Presupuesto 2017 no ayudará a la reactivación pero abre espacio para baja de tasas

Publicado : 01 Octubre, 2016 en Noticias, Portada

|por Diario Financiero Online|


El Presupuesto 2017 no tendrá injerencia alguna en el crecimiento. Así lo estimó el investigador asociado de la Fundación Chile 21, Eugenio Rivera, tras conocer más detalles sobre el erario nacional que contempla un gasto de unos US$ 60.000 millones.

El experto estimó además que la política fiscal abre espacios para que el Banco Central baje la tasa de interés.

¿Es expansivo o restrictivo este Presupuesto?
Es sin duda restrictivo. Cabe señalar que la inversión pública caerá ya en el presente año en 0,5% lo cual se proyectará a la baja en el 2017 pues la inversión pública directa del gobierno está disminuyendo y el Ministerio de Obras Pública muestra una baja de 2,9%. Más aún, las cifras del presupuesto son las que se alcanzan con un 100% de ejecución presupuestaria. Lo más probable es que el atraso en la elaboración de los proyectos de inversión y en la construcción de las obras en obras públicas y en salud implique al final del período un carácter más restrictivo. Algo similar sucede con el gasto en educación.

¿El crecimiento del gasto contiene las presiones por una eventual rebaja en la clasificación de riesgo?
Obviamente. Más aún, un aumento de 1 punto del PIB del déficit fiscal en el contexto de bajas tasas que muestra la economía internacional y la sólida posición del Estado en materia de deuda (tanto la deuda neta del gobierno central como la consolidada del sector público mostraban en marzo del presente año una posición acreedora de 2,35 del PIB y 6,4% del PIB, respectivamente) no afectarían la clasificación de riesgo país.

¿El erario da espacio para que el Banco Central baje la tasa?
La política fiscal abre sin duda un espacio a una baja de tasa por parte del Banco Central. No obstante, ello no es tan relevante pues como está sucediendo en muchas partes del mundo, donde incluso la tasa es cero o negativa, la política monetaria ha perdido casi toda su eficacia. Es por ello que resulta lamentable un crecimiento tan bajo del gasto público.

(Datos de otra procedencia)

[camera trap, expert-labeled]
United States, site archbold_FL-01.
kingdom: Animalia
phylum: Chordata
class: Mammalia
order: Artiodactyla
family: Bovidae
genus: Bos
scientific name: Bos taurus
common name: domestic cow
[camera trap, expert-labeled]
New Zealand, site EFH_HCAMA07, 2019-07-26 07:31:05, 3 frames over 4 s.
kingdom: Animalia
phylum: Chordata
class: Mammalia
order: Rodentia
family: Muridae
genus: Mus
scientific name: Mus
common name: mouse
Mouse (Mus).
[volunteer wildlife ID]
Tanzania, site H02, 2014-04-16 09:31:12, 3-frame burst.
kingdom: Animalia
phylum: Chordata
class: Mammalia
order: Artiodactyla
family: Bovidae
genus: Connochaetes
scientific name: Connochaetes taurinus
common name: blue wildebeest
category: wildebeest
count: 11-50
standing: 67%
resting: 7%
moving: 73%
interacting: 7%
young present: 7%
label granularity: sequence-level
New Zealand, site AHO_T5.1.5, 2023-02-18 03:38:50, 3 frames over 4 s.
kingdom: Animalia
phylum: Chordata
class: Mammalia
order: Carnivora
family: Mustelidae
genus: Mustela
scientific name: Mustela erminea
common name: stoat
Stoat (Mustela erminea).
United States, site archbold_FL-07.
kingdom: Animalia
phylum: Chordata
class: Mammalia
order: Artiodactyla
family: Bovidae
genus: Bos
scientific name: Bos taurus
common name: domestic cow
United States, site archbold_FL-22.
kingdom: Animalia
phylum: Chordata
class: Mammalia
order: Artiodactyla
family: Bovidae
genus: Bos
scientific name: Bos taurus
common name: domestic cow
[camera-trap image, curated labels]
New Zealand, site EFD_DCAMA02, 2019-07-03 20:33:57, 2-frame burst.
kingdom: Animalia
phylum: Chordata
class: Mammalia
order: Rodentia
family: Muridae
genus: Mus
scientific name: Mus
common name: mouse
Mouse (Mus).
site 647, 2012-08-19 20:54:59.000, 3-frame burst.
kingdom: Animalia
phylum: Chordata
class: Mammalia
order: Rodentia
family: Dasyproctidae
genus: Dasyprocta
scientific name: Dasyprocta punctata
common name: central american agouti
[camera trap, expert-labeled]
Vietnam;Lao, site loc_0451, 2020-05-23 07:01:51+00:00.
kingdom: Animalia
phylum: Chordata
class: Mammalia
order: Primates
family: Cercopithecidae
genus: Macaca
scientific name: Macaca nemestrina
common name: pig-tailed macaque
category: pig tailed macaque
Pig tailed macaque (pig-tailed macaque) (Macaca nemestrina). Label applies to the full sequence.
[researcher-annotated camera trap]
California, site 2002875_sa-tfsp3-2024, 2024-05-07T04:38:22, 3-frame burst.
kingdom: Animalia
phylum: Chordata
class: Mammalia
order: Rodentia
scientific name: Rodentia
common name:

¿Es una victoria para el ministro Valdés en su tesis de la austeridad fiscal?
Es un paso adicional hacia la derrota de la centroizquierda en las próximas elecciones presidenciales. Viene a comprobar versiones reiteradas por parte de la derecha que la centroizquierda no le asigna toda la importancia al crecimiento. Se imponen las visiones conservadoras que sostiene que el gasto y la inversión pública no contribuyen al crecimiento. La experiencia internacional y nuestra propia historia demuestran que el aporte del Estado es crucial para abrir nuevas actividades productivas y para sacar al sector privado de situaciones de alto desánimo o ideologismo.

¿Ayudará a la reactivación?
No ayudará en absoluto a la reactivación; más bien es probable que tenga un efecto negativo por las siguientes razones: (1) Pues es una señal al sector privado de que la autoridad no está comprometida por mejorar el crecimiento de corto plazo. (2) Pues prioriza la reducción del déficit a costa de la necesaria contribución del Estado a mejorar la infraestructura y aumentar el gasto en ciencia y tecnología. Las cifras dadas a conocer para el fomento productivo para 2017 no llegan ni a US$ 150 millones. Realmente “peanuts” (3) Pues hace caso omiso de los efectos multiplicadores del gasto público. Las informaciones de CLAPES del día de ayer respecto a la evolución de la productividad del país deja aún en mayor evidencia lo erróneo de una política que considera la caída sistemática del PIB potencial de los últimos años como un dato y no como una situación que puede ser enmendada por la política pública.

¿Servirá para contener demandas sociales, en particular en tema pensiones?
De ninguna manera. El alza del 10% de las pensiones básicas y del aporte previsional solidario son muy positivos. El problema es que ello no repercute en la población que se ha movilizado en contra del sistema de AFP. Esos sectores no se benefician del pilar solidario (o en muy pequeña medida), se trata de las clases medias que por diversas razones tienen reciben pensiones que en promedio representan una tasa de reemplazo en torno a 30% o esperan recibir cuando jubilen una pensión similar a la indicada. Por otra parte, la postura inflexible del ministro Valdés respecto del reajuste del sector público, en que se ofrece un reajuste que no permite recuperar el poder adquisitivo perdido, va aumentar la creciente distancia entre los diversos grupos de trabajadores con el Gobierno de Michelle Bachelet. Como en el 2009, el Gobierno está contribuyendo a una nueva derrota de la centroizquierda.